DIRECTIONS
Can you recast the records as a numbered list, starting at the line containing "How much separates" and ending at the end of the records, with blank lines left out?

Dataset records
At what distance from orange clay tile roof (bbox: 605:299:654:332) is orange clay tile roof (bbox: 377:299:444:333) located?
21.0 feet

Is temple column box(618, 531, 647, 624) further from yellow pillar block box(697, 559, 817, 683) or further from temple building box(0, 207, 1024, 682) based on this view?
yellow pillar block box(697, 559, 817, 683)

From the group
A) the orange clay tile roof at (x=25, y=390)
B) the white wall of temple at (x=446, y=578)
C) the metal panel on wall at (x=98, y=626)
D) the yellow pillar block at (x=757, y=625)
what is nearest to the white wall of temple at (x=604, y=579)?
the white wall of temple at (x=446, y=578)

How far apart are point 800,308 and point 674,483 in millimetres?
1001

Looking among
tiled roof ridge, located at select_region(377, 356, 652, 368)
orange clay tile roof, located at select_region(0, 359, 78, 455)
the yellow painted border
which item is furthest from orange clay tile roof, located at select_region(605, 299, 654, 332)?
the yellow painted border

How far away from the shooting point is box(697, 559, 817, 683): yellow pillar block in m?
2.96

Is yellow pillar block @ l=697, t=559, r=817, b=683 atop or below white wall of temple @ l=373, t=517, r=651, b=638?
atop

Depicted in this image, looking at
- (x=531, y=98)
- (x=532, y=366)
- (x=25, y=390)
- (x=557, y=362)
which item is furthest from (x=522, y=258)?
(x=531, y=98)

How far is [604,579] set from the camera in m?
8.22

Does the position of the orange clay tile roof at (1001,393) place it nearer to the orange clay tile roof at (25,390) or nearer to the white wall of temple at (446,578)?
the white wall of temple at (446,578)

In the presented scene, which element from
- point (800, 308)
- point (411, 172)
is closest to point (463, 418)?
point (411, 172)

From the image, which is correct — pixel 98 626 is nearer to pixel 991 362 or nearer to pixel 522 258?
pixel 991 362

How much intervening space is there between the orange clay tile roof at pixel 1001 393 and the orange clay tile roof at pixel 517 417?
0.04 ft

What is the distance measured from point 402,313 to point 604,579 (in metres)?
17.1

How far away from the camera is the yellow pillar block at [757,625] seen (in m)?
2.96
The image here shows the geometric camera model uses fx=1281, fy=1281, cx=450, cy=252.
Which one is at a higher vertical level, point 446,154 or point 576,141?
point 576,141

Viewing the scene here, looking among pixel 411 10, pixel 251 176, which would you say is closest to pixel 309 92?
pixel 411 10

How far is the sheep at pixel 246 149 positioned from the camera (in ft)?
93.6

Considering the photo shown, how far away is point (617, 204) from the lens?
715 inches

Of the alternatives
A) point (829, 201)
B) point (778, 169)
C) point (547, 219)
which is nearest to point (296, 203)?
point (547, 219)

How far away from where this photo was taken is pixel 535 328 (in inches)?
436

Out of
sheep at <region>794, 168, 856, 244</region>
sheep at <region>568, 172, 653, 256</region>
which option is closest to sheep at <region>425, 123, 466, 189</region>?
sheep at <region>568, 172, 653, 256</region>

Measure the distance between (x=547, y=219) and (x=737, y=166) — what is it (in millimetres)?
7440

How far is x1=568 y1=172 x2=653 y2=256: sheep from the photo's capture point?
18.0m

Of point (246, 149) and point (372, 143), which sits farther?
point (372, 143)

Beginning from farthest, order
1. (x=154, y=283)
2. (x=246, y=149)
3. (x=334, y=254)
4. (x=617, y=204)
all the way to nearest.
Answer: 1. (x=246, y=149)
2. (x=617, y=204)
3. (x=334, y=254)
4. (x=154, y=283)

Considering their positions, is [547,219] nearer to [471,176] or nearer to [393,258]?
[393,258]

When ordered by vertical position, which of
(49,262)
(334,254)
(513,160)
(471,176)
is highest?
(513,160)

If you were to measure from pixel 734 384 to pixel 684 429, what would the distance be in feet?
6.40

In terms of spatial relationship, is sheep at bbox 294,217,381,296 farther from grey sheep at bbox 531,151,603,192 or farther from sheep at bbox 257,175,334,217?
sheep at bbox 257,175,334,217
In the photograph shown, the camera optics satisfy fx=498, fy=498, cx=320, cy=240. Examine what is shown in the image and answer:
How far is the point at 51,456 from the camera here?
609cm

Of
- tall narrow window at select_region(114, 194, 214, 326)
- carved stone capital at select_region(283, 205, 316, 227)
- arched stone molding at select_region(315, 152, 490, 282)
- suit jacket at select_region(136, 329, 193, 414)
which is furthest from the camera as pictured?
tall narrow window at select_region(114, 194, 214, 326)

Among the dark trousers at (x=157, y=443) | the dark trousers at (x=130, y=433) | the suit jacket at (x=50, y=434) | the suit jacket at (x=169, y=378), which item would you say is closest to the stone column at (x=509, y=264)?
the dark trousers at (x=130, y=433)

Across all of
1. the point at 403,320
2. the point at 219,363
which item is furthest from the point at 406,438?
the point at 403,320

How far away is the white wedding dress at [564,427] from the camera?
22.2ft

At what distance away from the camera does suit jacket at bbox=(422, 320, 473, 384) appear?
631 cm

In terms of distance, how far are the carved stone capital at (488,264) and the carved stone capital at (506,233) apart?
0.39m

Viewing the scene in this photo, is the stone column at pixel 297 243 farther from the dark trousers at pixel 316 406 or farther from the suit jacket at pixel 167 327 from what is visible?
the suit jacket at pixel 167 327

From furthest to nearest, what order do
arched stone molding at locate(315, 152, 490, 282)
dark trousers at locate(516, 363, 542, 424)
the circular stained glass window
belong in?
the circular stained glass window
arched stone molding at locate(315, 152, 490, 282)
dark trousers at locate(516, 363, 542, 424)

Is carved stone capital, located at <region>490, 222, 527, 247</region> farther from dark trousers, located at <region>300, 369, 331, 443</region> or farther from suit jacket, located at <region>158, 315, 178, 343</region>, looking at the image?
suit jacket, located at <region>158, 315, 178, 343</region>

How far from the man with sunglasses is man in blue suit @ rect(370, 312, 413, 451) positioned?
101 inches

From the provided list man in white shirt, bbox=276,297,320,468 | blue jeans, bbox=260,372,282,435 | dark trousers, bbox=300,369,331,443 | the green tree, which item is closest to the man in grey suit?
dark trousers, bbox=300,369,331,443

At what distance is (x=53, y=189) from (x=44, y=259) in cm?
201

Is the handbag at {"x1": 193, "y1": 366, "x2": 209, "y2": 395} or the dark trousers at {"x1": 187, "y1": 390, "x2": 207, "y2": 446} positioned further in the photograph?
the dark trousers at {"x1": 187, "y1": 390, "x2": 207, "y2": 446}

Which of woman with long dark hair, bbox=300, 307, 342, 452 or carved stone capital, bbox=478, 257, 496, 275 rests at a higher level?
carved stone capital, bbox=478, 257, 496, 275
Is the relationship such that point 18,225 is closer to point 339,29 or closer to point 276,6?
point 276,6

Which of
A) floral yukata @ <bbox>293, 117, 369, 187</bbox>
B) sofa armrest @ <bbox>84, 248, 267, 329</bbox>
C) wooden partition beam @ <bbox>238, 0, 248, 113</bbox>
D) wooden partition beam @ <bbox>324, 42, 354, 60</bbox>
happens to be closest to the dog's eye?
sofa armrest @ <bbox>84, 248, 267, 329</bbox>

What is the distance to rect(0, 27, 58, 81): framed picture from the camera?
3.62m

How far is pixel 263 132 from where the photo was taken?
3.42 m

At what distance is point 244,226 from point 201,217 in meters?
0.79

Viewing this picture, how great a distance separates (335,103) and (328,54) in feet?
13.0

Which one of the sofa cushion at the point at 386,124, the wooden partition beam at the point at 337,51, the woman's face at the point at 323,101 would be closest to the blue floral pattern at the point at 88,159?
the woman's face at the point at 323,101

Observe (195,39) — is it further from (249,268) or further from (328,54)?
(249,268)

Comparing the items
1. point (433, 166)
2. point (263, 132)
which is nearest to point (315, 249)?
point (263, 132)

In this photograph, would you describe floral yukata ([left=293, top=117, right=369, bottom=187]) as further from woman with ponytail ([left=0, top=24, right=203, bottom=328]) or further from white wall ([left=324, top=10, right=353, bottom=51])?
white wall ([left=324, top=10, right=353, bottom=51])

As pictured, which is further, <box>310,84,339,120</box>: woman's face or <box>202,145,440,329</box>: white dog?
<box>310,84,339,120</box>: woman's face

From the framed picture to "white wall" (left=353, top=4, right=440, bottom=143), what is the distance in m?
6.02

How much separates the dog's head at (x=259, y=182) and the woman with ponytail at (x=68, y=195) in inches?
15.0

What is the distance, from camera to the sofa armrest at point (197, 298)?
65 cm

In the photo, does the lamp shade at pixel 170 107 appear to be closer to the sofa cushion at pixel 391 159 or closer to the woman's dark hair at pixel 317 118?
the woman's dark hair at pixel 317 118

THE RESULT
1. How much separates the dog's head at (x=259, y=182) and the woman with ponytail at (x=68, y=195) in inches?
2. 15.0
3. What is the distance, from camera to the sofa armrest at point (197, 298)?
4. 65 cm
5. In the photo, does the lamp shade at pixel 170 107 appear to be closer to the sofa cushion at pixel 391 159 or closer to the woman's dark hair at pixel 317 118?
6. the woman's dark hair at pixel 317 118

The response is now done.